Исходный текст »
►

Такой механизм «акцептора действия» (П.К. Анохин), т.е. динамического контроля действия, является важнейшим составным звеном всякого индивидуально изменчивого поведения животного, но проявляется с отчетливостью в наиболее сложной фазе эволюции поведения - интеллектуальном поведении.

Два существенных явления, зачатки которых можно видеть уже на наиболее ранних ступенях эволюции позвоночных, предшествуют формированию этой наиболее высокой формы поведения животных. Первым из них является возникновение особой формы ориентировочной деятельности, названной советским исследователем Л.В. Крушинским «экстраполяционным рефлексом»; вторым является факт более усложнявшихся форм развития памяти у животных.

В наблюдениях, проведенных Л.В. Крушинским, установлено, что некоторые животные проявляют в своем поведении способность подчиняться не непосредственному восприятию предмета, но прослеживать его движения и ориентироваться на ожидаемое перемещение объекта. Известно, что собака, перебегающая улицу, не бежит прямо под движущуюся автомашину, а делает петлю, учитывая движение машины и даже развиваемую ею скорость. Этот рефлекс, «экстраполирующий» наблюдаемое движение и учитывающий перемещение, Л.В. Крушинский проследил в ряде экспериментов.

В этих экспериментах животное помещалось перед трубой, которая в середине имела разрыв. На глазах у животного к проволоке, проходящей через трубу, прикреплялась приманка, которая двигалась по трубе; она появлялась перед глазами животного в разрыве трубы и двигалась дальше, пока не появлялась в конце трубы. Животное помещалось перед разрывом трубы и наблюдало движение приманки.

◄

Записи »
►

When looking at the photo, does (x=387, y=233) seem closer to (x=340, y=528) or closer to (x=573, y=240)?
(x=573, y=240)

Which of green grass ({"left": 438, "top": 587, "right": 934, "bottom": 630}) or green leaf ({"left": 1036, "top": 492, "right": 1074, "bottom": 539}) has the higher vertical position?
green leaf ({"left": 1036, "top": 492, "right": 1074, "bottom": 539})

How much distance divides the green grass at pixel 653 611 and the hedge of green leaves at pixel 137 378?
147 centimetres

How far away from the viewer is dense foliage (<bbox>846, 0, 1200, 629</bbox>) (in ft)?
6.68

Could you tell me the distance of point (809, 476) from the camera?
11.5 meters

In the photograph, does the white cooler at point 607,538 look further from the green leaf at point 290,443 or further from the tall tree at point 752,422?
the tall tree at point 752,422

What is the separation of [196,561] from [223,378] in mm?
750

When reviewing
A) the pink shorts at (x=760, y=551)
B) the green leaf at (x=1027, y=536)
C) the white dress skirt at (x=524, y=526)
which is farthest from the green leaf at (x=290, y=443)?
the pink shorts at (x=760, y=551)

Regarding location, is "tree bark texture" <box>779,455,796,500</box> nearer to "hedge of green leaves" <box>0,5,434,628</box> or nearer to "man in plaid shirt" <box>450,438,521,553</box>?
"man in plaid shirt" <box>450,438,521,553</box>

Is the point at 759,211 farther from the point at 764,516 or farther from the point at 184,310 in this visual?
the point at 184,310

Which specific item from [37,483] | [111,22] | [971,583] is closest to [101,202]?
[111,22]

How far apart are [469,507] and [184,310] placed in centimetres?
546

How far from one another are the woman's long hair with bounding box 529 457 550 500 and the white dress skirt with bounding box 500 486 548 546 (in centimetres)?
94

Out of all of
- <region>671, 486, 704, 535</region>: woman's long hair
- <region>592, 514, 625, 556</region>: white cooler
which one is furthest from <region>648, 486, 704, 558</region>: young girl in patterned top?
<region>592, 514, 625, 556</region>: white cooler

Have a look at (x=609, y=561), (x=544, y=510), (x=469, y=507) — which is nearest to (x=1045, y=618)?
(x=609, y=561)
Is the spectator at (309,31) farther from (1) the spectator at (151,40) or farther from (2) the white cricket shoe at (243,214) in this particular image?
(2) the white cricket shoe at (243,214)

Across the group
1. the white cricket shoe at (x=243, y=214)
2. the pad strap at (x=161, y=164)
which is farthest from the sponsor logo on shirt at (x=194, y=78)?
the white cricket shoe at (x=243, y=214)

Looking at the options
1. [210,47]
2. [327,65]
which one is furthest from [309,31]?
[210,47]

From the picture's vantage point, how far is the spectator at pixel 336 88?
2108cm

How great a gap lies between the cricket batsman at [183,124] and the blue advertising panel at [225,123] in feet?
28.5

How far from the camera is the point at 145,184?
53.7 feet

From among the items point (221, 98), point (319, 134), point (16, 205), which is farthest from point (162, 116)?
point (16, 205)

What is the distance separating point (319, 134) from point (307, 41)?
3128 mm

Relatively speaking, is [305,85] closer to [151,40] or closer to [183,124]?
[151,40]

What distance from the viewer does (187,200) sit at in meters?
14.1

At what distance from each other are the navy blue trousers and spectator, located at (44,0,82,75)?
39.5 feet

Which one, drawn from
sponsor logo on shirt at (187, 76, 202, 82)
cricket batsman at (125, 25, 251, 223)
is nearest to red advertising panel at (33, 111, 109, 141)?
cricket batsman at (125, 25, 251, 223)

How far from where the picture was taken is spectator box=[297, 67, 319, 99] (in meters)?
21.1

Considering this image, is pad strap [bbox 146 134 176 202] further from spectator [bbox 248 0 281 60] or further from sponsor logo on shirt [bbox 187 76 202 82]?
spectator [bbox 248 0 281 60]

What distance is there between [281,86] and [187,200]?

◄

Что сделать »
1 > Перепишите в виде таблицы Markdown строки записей, начиная со строки, где есть «From the picture's», и до конца записей включительно. В таблице два столбца: «№» с номером по порядку и «Строка» с самой строкой; пустые строки не включайте.
2 > Продолжите текст о поведении животных после его последнего предложения.
Текст и записи никак не связаны между собой.

Ответы »
1 >
| № | Строка |
|---|---|
| 1 | From the picture's vantage point, how far is the spectator at pixel 336 88? |
| 2 | 2108cm |
| 3 | How great a gap lies between the cricket batsman at [183,124] and the blue advertising panel at [225,123] in feet? |
| 4 | 28.5 |
| 5 | How far from the camera is the point at 145,184? |
| 6 | 53.7 feet |
| 7 | From among the items point (221, 98), point (319, 134), point (16, 205), which is farthest from point (162, 116)? |
| 8 | point (16, 205) |
| 9 | What is the distance separating point (319, 134) from point (307, 41)? |
| 10 | 3128 mm |
| 11 | Relatively speaking, is [305,85] closer to [151,40] or closer to [183,124]? |
| 12 | [151,40] |
| 13 | What distance from the viewer does (187,200) sit at in meters? |
| 14 | 14.1 |
| 15 | At what distance from each other are the navy blue trousers and spectator, located at (44,0,82,75)? |
| 16 | 39.5 feet |
| 17 | Which one, drawn from |
| 18 | sponsor logo on shirt at (187, 76, 202, 82) |
| 19 | cricket batsman at (125, 25, 251, 223) |
| 20 | is nearest to red advertising panel at (33, 111, 109, 141)? |
| 21 | cricket batsman at (125, 25, 251, 223) |
| 22 | How far from where the picture was taken is spectator box=[297, 67, 319, 99] (in meters)? |
| 23 | 21.1 |
| 24 | Considering this image, is pad strap [bbox 146 134 176 202] further from spectator [bbox 248 0 281 60] or further from sponsor logo on shirt [bbox 187 76 202 82]? |
| 25 | spectator [bbox 248 0 281 60] |
| 26 | What distance is there between [281,86] and [187,200]? |

2 >
Данные наблюдения показали, что животные, стоящие на более низкой ступени эволюции, и, в частности, животные, которым свойственно лишь собирать готовую пищу (например, курица), непосредственно реагировали на место, где появлялась приманка, и не отходили от него. В противовес этому животные, стоящие на более высокой ступени эволюции, и, в частности, животные, ведущие хищный образ жизни, прослеживающие добычу и преследующие ее (ворон, собака), следили за движением приманки и, «экстраполируя» ее движение (очевидно, направляя свое поведение движением глаз), обегали трубу и ожидали приманку в месте ее появления.

«Экстраполяционный рефлекс», который имеет особую форму - «предвосхищающего» поведения, является одним из важных источников для формирования наиболее высоких «интеллектуальных» видов индивидуально изменчивого поведения высших позвоночных.

Выше было отмечено, что вторым фактом, создающим существенные условия для формирования «интеллектуального» поведения высших позвоночных, является возрастающая сложность процесса восприятия и большая прочность памяти на последовательных ступенях эволюции животных.

Известно, что если низшие позвоночные реагируют лишь на определенные признаки воздействий, идущих, из внешней среды, то высшие позвоночные больше реагируют на целые комплексы знаков или на образы окружающих предметов. Эта реакция животных была детально изучена советским физиологом академиком И.С. Беритовым и составляет важнейшее условие для эволюции сложных форм поведения.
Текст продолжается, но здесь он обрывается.